In Development

Jeannette Nguyen

Jeannette Nguyen, The Fear of Realization II, 2017, screenprint, 9” x 12”.


Project Space
In Development
Jeannette Nguyen
September 15, 2017 – October 14, 2017

Jeannette Nguyen’s work is illustrative and graphic in style, comical with strokes of whimsy. She works with themes revolving around subconscious anxieties often pertaining to nature, animals, the environment and our human relationship to these things. She often depicts real and magical creatures trying to live life in slightly altered but real environments. At times these creatures are shown carrying on as they normally would in their made up worlds, allowing the viewer to get a glimpse of their personal plights. This work is currently being combined with the concepts and structures around the process of making art; combining and demonstrating parts of her process, which is the foundation of where her final images derive.

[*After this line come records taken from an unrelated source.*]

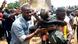 Un estudiante es rescatado de los escombros de un edificio de dos plantas derrumbado en Jos, Nigeria. (Imagen de referencia) (12.07.2024) Un estudiante es rescatado de los escombros de un edificio de dos plantas derrumbado en Jos, Nigeria. (Imagen de referencia) (12.07.2024)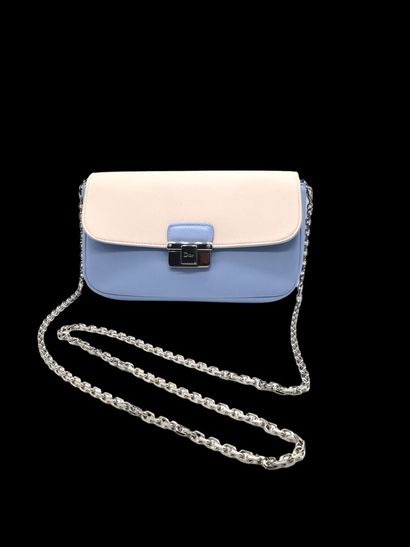 null *DIOR, pochette à rabas en cuir bleu ciel et crème, chaîne en métal argenté...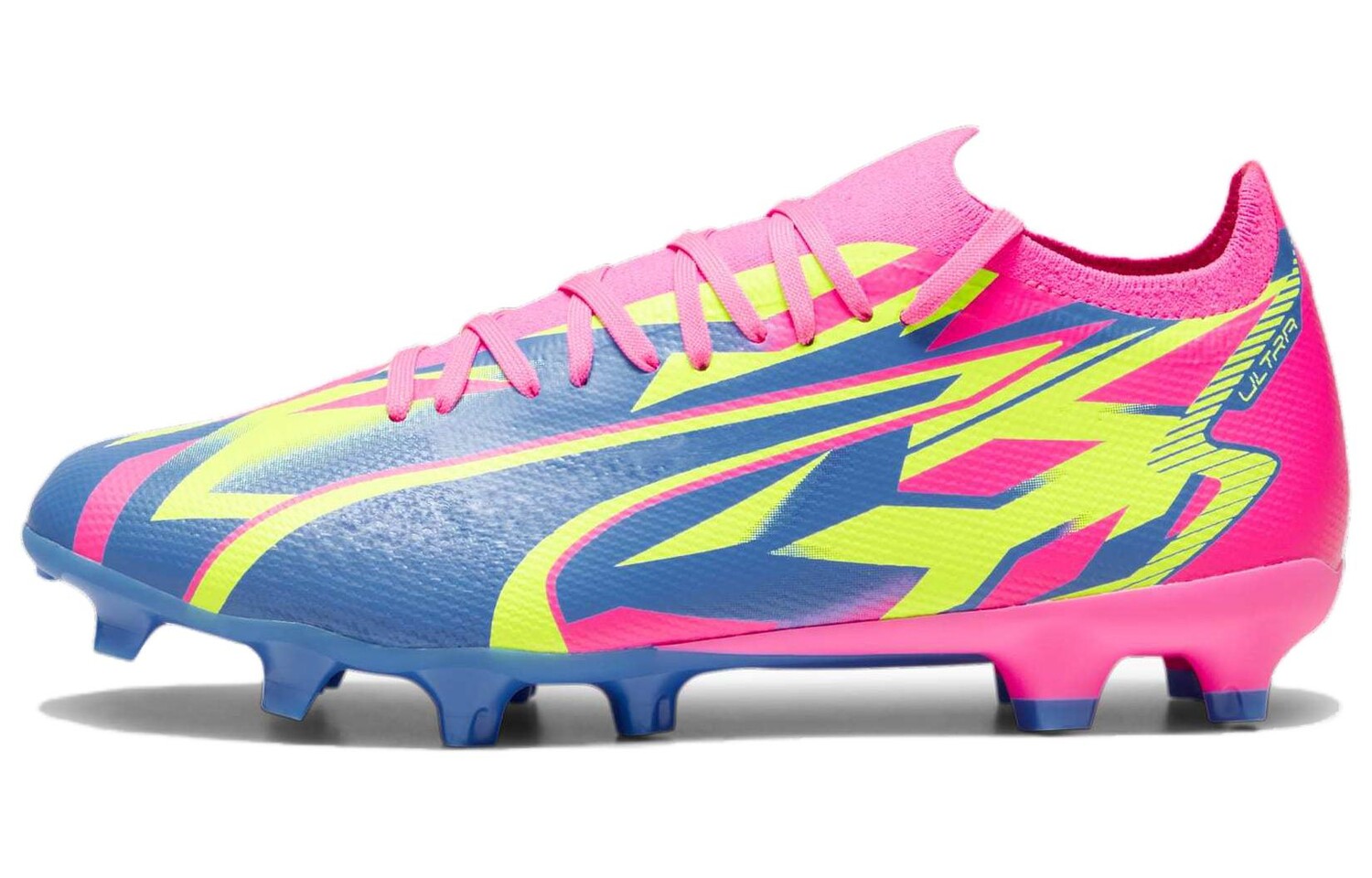 Футбольные бутсы Ultra Match унисекс с низким верхом розового/синего/зеленого цвета Puma
Футбольные бутсы Ultra Match унисекс с низким верхом розового/синего/зеленого цвета Puma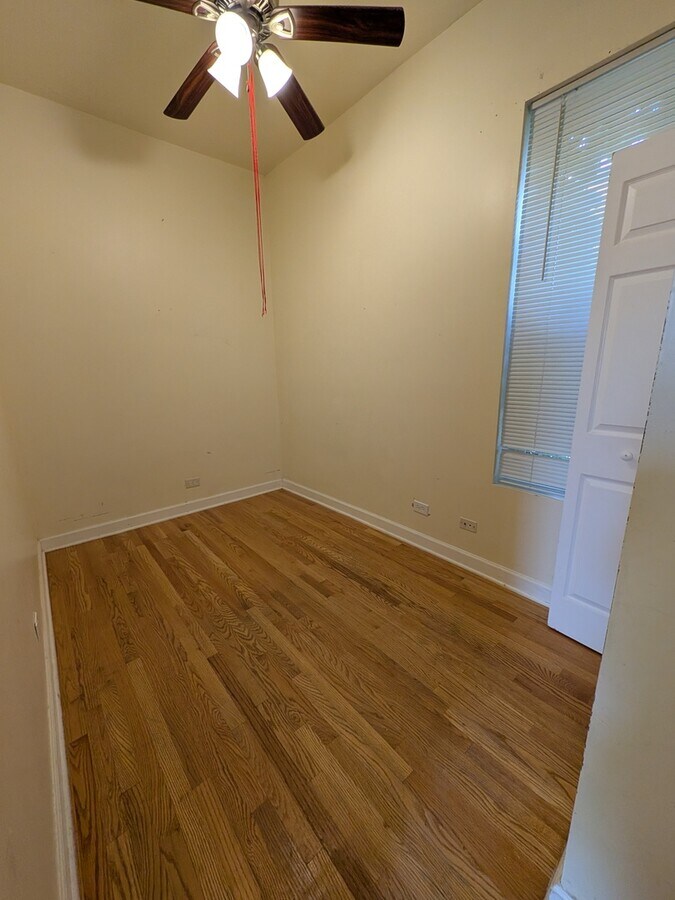 Photo - 5031 S Hermitage Ave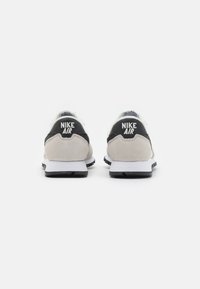 Nike Sportswear AIR PEGASUS 83 - Sapatilhas - sail/black/white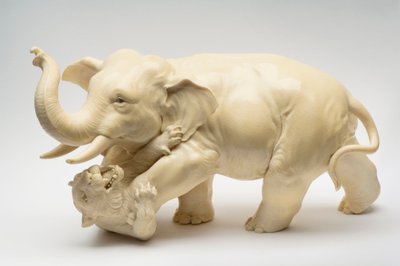 Okimono van een olifant die een tijger vertrapt door Japanese School
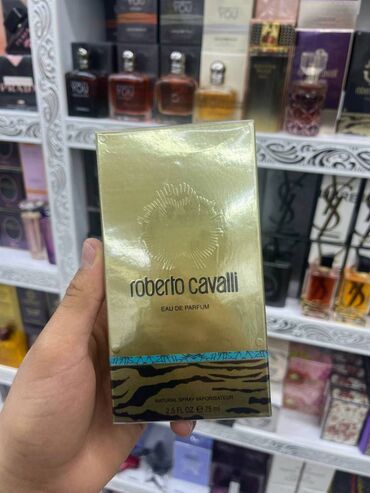 tasne novi sad: Women's perfume, Roberto Cavalli, Replica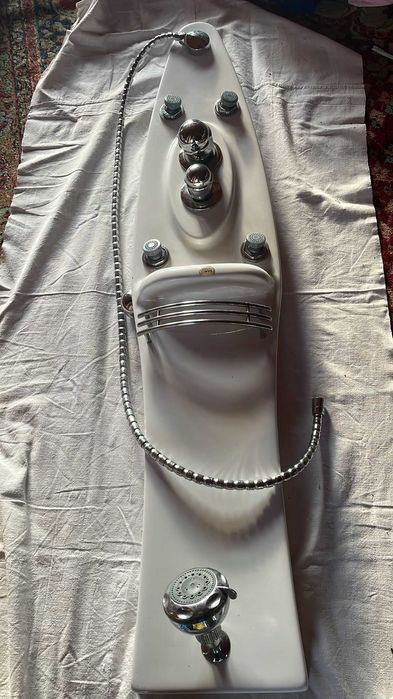 Set dus cu hidromasaj montaj perete stare buna folosit baie de oaspeti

As a screenprinter, Jeannette Nguyen is no stranger to having a process. Screenprinting is quite a process in and of itself. There’s a list of steps which must followed at all costs—if something is overlooked or neglected, errors and inconsistencies begin to rear their ugly heads and destroy what you’ve already worked so hard to build. The process is the rigidity that creation needs and requires in order to produce, to make ideas and concepts come to fruition. Nguyen loves the process; it keeps her in line and enables her to take what started as perhaps a simple thought, a doodle, into a tangible expression of ideas, emotions, dreams, fears and all the rest. It’s something that one can easily obsess about, adding, subtracting, or simply just rearranging steps to see its’ efficiencies, or its’ effects on the work. With so much of one’s practice focused on the process, Nguyen wanted to dedicate some of her practice to the process, in a different way than she had been previously. By demonstrating her process within a finished work, she could share it with the audience, as well as tell her own stories within, and sometimes outside the rigid perspective lines. With a focus on illustration, it possesses the traits and styles of previous works, playing with the foundations of where drawing can begin.